• **Task details**: All that is needed is the line containing "1560 N Sandburg Ter. #510, Chicago, IL 60610" together with each line after it, transcribed exactly to the end of the records.

• **Supplied records**:
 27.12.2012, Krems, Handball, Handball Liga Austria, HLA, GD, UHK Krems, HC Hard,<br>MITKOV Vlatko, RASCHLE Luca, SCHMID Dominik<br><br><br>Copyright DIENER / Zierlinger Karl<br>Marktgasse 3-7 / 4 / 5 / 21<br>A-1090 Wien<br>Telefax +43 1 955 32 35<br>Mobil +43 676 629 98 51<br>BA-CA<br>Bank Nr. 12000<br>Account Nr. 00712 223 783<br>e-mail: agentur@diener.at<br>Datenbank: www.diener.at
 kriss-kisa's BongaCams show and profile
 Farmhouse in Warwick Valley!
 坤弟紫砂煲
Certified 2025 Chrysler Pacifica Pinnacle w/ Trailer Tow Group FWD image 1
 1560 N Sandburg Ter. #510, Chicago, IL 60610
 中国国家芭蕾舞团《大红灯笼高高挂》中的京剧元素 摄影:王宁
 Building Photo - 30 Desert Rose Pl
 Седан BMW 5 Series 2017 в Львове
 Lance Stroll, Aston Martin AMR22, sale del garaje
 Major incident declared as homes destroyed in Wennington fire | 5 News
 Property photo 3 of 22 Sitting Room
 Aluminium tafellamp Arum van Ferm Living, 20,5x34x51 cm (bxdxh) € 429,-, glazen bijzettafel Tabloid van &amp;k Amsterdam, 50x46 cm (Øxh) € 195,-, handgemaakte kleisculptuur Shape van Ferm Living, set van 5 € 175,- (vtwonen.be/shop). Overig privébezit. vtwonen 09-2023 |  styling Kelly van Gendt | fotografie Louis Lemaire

• **Result of this exercise**:
 1560 N Sandburg Ter. #510, Chicago, IL 60610
 中国国家芭蕾舞团《大红灯笼高高挂》中的京剧元素 摄影:王宁
 Building Photo - 30 Desert Rose Pl
 Седан BMW 5 Series 2017 в Львове
 Lance Stroll, Aston Martin AMR22, sale del garaje
 Major incident declared as homes destroyed in Wennington fire | 5 News
 Property photo 3 of 22 Sitting Room
 Aluminium tafellamp Arum van Ferm Living, 20,5x34x51 cm (bxdxh) € 429,-, glazen bijzettafel Tabloid van &amp;k Amsterdam, 50x46 cm (Øxh) € 195,-, handgemaakte kleisculptuur Shape van Ferm Living, set van 5 € 175,- (vtwonen.be/shop). Overig privébezit. vtwonen 09-2023 |  styling Kelly van Gendt | fotografie Louis Lemaire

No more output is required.